Things got more challenging when Mr. Hernandez lost his job in 2006 His employer, concerned about government audits, had asked him to prove he was in the country legally.
When Immigration and Customs Enforcement agents began showing up in their neighborhood, the family avoided going out for days at a time. Mr. Hernandez rode his bike to a new job, figuring he would be less likely to encounter law enforcement than while driving his old Mazda. Ms. Hernandez signed up for adult English classes. As the children got older, she advised them to always be on their best behavior.
“I grew up hearing that you have to be an extra good citizen,” said Luis Hernandez, her oldest child, now 28. “Mom always said that: ‘People who have papers can make mistakes, but you can’t,’” he said.
Because of their undocumented status, Luis, who played club soccer, and Juan, a varsity football player, skipped games that required travel.
When Mr. Obama created a program known as DACA in 2012 to temporarily shield undocumented immigrants who had been brought into the country as children, Luis Hernandez and his siblings, then teenagers, applied immediately. It enabled them to work legally. They got their driver’s licenses.

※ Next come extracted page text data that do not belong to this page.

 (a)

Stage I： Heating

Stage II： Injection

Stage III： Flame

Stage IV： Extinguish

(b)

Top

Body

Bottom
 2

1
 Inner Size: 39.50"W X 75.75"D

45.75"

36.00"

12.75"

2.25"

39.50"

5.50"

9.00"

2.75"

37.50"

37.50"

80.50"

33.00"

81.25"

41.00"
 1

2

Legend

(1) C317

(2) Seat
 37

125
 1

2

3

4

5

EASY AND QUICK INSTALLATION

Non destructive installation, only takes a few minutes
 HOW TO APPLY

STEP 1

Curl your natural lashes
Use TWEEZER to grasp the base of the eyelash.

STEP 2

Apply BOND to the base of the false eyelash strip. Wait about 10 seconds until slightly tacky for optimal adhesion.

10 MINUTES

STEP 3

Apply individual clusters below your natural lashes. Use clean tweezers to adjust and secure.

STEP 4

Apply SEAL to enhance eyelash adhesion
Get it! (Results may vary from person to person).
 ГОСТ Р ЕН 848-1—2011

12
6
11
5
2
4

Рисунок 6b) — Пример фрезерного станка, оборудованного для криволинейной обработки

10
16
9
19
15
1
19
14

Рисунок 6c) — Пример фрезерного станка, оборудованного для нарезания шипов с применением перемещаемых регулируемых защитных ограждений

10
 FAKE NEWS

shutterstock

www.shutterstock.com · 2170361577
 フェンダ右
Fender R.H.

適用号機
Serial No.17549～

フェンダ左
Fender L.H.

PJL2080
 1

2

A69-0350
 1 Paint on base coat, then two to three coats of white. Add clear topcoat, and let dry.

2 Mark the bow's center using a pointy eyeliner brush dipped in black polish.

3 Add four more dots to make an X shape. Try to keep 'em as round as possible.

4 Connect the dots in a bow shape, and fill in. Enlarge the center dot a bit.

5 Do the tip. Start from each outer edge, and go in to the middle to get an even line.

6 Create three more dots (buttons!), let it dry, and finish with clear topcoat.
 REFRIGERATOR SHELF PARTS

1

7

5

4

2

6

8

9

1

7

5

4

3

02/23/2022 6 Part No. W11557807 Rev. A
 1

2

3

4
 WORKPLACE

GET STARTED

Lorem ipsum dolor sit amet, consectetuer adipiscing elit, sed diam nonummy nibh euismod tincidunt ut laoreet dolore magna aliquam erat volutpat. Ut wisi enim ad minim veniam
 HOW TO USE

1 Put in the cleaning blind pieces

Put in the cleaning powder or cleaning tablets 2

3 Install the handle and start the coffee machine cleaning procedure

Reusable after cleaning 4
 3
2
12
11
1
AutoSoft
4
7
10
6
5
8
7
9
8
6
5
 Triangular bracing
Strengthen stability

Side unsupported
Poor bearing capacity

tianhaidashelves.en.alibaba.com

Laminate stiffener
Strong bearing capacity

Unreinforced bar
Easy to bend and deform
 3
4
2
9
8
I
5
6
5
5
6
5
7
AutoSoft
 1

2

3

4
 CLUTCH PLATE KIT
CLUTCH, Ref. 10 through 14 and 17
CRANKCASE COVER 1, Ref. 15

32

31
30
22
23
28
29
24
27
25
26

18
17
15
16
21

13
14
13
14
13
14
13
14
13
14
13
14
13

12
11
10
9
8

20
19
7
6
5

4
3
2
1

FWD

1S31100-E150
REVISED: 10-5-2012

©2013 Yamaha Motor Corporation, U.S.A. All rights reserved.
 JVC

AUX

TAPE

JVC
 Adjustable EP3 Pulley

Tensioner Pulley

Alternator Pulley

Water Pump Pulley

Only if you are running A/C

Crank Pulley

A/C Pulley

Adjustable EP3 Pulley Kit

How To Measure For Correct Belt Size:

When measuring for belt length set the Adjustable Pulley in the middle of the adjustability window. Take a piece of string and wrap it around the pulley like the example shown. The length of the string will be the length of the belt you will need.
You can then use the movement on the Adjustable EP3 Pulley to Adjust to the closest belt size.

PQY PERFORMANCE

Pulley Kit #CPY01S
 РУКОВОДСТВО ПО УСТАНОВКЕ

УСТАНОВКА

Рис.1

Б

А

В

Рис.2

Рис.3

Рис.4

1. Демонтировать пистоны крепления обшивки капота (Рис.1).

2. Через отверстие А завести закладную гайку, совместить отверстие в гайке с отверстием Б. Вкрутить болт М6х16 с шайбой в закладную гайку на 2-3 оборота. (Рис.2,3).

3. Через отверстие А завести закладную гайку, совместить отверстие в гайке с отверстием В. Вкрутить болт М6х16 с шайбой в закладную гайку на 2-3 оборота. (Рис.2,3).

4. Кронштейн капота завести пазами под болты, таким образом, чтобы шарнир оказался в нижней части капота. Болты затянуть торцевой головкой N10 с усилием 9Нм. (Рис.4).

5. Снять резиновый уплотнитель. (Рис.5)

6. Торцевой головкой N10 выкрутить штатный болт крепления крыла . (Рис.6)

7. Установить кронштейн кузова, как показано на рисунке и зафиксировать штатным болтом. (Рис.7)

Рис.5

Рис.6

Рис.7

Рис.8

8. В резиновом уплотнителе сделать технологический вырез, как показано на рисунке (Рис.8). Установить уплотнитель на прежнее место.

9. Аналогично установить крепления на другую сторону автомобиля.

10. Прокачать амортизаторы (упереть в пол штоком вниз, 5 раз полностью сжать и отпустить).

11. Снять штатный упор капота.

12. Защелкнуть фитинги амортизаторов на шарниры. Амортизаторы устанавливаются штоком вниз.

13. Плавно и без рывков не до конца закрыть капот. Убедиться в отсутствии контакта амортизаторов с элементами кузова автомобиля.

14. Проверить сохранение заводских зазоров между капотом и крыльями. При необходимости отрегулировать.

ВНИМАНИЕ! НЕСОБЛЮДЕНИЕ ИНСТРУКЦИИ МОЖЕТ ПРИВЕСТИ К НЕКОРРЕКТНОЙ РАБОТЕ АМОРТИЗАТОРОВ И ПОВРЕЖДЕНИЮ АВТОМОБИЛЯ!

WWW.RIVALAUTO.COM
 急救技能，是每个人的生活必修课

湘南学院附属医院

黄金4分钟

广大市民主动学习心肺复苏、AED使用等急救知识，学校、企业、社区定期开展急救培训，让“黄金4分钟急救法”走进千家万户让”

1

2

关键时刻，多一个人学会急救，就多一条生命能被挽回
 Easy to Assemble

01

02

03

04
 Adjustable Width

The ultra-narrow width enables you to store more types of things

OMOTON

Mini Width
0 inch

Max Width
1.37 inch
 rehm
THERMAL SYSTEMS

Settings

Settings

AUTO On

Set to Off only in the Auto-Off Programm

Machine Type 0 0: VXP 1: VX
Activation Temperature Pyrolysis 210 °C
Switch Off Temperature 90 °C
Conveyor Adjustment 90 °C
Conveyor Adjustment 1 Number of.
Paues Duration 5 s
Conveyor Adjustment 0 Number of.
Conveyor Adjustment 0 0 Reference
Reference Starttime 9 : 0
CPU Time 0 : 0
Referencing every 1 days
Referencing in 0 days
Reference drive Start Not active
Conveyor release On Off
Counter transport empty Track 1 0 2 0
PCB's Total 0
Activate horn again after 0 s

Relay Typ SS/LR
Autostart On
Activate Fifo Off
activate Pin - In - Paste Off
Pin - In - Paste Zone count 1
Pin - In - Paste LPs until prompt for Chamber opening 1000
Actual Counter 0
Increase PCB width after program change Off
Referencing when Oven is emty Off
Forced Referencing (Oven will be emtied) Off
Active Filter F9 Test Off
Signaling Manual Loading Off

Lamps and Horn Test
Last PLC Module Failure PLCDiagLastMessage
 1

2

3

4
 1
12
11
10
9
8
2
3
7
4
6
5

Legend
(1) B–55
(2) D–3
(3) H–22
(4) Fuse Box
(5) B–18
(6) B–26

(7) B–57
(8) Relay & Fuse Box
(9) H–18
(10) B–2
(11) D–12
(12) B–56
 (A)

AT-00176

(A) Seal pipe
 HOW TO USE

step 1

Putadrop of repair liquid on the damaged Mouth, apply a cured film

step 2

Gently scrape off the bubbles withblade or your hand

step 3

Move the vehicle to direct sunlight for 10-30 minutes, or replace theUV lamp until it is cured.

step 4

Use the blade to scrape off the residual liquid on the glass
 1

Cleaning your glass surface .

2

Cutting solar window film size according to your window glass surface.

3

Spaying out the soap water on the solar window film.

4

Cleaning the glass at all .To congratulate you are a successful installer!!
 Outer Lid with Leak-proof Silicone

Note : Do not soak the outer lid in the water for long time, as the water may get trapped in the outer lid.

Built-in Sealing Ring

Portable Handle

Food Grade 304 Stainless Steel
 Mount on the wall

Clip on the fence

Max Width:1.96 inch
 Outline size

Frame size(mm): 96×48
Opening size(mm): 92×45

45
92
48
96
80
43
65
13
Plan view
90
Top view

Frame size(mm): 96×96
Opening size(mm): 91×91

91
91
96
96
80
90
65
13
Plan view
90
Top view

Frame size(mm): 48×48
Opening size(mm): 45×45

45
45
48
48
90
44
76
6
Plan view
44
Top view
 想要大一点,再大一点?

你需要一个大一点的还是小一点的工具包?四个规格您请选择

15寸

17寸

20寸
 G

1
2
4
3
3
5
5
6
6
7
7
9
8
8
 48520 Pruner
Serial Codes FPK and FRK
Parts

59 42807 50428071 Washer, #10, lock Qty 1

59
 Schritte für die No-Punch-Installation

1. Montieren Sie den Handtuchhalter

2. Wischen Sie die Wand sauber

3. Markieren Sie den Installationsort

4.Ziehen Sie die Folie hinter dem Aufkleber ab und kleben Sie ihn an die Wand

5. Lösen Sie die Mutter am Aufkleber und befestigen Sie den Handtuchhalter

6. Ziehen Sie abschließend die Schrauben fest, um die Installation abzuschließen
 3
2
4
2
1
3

But President Donald J. Trump’s incendiary anti-immigrant rhetoric and his administration’s attempt to rescind DACA generated deep anxiety in the Hernandez household. When Mr. Biden took office, the family rejoiced.
After the inauguration, Ms. Hernandez was at her dining room table thinking about the imminent birth of her second grandchild, who will be an American citizen. She and her husband planned to drive to Utah to meet the baby, and she worried about making a trip across state lines without legal status, lest law enforcement stop them.
When she learned that the president had unveiled a blueprint for legalization, she said, she was stunned at first. Then she went to retrieve the box of documents.